(Records from a dataset)
┄┄┄┄┄┄

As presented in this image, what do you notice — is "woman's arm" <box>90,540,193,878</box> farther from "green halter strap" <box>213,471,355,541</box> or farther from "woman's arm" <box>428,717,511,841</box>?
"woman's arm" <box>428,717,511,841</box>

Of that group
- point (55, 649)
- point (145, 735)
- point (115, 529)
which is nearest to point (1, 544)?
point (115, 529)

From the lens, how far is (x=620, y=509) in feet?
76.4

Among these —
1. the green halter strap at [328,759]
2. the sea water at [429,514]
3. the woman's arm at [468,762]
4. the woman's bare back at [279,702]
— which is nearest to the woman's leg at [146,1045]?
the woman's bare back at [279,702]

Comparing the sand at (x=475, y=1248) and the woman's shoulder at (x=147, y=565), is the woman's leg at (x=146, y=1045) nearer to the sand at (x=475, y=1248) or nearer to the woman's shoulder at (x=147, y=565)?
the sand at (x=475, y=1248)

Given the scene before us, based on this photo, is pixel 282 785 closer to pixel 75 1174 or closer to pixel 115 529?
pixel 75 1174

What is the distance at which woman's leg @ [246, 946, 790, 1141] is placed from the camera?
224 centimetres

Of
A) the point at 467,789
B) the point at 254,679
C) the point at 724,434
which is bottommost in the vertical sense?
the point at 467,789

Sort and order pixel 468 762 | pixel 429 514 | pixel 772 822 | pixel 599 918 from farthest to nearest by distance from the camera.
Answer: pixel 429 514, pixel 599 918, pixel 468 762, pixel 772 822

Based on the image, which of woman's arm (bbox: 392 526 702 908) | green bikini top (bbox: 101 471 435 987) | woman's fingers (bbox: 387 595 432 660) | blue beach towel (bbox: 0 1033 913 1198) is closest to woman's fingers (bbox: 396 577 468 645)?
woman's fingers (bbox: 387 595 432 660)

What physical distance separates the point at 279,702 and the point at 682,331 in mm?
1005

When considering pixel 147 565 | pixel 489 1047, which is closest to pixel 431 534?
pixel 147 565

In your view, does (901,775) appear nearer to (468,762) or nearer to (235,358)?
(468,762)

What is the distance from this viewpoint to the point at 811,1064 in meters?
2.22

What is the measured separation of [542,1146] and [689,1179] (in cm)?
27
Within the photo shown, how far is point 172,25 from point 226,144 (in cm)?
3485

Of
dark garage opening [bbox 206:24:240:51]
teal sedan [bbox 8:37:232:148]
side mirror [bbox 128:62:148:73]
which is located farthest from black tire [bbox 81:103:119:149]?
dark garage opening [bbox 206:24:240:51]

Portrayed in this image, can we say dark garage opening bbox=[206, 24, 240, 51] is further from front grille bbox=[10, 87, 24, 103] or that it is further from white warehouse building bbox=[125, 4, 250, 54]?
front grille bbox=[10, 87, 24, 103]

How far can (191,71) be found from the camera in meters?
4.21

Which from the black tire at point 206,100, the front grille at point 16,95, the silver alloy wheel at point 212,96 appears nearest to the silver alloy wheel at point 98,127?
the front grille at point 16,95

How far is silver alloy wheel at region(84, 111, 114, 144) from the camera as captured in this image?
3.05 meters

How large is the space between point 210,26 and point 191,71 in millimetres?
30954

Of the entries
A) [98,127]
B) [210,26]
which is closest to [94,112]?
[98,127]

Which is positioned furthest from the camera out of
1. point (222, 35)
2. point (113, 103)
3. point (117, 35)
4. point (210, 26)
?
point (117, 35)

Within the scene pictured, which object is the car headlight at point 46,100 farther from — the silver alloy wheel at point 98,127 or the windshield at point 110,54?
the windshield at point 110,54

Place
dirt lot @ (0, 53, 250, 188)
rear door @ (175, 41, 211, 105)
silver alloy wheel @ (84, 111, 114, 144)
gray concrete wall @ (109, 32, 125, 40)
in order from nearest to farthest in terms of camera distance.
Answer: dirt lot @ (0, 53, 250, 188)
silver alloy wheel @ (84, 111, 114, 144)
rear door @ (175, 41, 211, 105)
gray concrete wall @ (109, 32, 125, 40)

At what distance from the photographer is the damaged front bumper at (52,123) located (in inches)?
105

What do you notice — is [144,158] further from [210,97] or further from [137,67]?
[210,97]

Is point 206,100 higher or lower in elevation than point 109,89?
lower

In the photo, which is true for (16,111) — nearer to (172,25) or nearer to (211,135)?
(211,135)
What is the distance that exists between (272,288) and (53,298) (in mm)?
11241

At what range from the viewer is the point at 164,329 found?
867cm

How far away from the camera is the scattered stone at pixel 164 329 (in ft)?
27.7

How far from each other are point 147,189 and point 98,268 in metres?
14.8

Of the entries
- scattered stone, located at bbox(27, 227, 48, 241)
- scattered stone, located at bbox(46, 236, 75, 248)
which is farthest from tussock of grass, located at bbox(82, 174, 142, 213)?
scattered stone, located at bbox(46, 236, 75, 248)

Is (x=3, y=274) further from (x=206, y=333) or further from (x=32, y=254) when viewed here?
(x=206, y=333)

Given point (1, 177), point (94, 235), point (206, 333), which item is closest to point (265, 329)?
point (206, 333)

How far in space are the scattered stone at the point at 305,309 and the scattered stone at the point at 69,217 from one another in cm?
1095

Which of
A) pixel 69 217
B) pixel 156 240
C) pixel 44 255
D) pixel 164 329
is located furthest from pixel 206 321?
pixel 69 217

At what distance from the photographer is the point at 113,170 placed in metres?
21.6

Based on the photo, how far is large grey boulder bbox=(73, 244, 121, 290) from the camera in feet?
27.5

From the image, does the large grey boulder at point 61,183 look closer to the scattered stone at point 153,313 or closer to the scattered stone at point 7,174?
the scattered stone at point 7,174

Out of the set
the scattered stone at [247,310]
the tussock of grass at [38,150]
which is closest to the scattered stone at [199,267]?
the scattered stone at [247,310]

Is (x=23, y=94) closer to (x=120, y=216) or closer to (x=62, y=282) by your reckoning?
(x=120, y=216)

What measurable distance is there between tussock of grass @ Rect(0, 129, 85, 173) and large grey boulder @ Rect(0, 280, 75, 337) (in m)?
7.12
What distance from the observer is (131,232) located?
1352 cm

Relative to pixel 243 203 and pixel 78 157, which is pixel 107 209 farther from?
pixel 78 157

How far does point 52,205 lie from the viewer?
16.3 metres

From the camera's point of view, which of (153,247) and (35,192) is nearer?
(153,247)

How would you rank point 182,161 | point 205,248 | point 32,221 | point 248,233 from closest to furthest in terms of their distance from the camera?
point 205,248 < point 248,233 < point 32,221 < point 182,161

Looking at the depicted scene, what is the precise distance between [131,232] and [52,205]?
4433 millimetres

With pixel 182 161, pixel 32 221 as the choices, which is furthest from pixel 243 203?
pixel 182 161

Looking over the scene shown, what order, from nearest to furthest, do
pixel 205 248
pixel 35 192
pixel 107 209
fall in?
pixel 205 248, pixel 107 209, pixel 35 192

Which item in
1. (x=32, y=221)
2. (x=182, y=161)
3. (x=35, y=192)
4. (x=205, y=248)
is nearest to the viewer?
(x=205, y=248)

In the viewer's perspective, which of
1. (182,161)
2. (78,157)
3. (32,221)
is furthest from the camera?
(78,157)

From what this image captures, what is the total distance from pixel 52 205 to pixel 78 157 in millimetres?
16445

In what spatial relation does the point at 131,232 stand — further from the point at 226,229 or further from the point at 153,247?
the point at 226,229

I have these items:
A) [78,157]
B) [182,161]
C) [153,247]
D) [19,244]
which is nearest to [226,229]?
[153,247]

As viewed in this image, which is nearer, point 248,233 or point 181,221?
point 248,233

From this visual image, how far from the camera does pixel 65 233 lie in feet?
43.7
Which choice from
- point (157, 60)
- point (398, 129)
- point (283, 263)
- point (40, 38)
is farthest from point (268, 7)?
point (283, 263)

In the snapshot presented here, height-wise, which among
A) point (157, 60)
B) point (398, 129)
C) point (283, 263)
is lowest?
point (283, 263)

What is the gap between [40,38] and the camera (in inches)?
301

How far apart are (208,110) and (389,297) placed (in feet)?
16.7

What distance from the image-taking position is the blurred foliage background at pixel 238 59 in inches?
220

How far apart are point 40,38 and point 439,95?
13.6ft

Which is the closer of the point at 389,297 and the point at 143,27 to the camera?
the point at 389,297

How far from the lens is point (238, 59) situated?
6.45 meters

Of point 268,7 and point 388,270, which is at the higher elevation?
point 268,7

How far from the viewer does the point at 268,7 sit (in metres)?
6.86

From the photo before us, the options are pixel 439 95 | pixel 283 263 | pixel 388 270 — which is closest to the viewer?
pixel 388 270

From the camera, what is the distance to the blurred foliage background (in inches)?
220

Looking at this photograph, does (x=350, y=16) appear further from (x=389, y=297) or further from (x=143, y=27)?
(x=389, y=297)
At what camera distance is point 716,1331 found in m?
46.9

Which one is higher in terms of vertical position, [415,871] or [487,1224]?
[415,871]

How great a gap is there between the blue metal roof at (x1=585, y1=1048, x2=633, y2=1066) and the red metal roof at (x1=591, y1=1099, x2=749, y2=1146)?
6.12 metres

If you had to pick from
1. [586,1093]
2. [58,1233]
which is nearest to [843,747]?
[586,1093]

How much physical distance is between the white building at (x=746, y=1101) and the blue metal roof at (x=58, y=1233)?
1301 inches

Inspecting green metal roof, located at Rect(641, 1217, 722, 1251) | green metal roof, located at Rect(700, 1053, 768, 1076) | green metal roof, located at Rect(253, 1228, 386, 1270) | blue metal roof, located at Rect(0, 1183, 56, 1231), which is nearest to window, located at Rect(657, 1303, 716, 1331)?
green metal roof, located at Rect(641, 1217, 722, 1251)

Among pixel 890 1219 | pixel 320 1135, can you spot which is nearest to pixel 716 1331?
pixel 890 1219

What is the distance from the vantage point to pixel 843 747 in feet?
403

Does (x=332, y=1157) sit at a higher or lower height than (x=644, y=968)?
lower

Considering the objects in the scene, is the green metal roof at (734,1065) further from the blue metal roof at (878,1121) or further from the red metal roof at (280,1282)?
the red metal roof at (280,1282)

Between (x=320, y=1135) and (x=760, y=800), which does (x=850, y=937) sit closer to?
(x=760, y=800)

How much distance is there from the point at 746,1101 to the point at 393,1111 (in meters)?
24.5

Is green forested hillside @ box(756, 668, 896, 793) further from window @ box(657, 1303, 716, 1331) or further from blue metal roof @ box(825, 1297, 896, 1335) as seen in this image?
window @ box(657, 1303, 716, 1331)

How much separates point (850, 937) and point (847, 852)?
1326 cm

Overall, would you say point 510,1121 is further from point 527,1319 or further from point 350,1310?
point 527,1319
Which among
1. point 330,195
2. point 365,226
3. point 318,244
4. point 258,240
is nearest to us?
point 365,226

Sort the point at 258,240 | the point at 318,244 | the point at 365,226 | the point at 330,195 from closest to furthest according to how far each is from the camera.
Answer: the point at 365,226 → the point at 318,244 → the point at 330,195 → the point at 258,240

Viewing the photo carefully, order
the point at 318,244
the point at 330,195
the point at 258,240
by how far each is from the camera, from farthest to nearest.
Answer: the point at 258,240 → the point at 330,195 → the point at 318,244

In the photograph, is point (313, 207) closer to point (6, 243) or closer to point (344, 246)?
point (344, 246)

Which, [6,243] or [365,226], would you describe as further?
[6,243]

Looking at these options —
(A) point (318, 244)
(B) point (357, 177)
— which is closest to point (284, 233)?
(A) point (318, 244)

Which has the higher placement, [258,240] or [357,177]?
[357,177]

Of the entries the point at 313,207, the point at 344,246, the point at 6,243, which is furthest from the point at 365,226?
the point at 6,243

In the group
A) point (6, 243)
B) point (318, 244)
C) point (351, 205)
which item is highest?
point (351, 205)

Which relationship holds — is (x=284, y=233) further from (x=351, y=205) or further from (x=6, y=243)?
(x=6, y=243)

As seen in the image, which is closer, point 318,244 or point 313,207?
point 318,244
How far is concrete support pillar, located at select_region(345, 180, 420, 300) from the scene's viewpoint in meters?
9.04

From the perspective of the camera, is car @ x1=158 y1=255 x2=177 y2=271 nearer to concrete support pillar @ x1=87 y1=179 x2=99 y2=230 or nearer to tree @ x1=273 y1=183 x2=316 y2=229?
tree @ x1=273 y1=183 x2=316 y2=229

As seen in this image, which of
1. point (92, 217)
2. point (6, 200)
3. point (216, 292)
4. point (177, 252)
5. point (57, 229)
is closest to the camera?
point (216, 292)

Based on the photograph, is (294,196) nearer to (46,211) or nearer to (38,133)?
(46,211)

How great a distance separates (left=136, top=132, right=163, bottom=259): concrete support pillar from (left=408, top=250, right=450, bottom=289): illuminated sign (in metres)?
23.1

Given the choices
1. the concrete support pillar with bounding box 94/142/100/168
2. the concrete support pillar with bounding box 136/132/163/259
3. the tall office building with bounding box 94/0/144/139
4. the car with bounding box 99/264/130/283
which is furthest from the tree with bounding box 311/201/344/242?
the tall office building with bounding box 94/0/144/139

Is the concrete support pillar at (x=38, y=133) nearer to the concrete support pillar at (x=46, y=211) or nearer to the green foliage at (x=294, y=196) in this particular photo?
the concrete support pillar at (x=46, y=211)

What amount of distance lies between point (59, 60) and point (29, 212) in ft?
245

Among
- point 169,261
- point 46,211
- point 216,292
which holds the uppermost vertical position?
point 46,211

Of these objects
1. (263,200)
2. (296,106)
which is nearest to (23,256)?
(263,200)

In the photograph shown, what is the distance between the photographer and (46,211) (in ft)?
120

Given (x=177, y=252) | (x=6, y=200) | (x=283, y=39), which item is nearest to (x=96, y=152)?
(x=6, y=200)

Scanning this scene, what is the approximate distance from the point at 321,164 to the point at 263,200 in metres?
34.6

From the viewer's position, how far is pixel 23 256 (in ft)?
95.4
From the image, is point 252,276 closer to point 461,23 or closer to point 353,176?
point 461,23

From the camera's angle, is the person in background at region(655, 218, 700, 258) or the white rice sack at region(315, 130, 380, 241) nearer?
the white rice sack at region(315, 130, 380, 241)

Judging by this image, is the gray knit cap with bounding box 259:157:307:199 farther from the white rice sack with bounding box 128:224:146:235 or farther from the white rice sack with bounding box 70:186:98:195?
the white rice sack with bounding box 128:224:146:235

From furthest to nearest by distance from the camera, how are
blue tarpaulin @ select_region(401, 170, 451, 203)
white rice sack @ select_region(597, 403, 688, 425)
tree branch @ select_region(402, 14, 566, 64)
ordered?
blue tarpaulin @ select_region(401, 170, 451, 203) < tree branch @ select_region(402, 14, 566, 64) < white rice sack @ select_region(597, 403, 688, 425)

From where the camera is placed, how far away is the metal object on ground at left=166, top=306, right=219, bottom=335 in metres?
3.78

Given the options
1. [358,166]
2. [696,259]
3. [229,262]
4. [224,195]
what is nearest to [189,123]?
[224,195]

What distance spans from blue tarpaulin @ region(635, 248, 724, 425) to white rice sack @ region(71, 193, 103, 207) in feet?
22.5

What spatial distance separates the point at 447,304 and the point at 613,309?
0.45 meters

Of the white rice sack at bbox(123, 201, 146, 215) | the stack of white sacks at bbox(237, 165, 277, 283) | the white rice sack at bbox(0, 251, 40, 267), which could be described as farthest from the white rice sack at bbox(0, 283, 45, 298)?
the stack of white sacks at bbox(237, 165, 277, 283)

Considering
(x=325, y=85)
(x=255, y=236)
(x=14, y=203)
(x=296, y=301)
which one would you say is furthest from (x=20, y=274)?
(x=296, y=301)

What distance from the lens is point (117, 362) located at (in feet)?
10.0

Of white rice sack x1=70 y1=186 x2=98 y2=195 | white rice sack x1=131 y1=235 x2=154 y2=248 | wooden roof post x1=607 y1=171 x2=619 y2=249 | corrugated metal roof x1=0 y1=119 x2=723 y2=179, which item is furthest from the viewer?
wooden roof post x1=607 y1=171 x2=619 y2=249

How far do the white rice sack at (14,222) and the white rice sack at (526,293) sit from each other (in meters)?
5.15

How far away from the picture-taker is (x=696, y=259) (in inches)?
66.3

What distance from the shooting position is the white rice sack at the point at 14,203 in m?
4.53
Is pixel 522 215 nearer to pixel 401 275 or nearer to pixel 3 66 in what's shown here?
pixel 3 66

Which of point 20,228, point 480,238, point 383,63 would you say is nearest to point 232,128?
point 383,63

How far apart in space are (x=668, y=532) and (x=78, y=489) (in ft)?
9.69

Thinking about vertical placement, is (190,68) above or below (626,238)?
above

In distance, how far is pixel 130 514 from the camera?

┄┄┄┄┄┄

Reproduce the lines of the material above, from the line containing "From the camera's point" through the line containing "point 205,248 <", inclusive.

From the camera's point of view, which of (153,247) and (35,192) is nearer?
(153,247)

How would you rank point 182,161 | point 205,248 | point 32,221 | point 248,233 from closest to furthest in terms of their distance from the camera?
point 205,248 < point 248,233 < point 32,221 < point 182,161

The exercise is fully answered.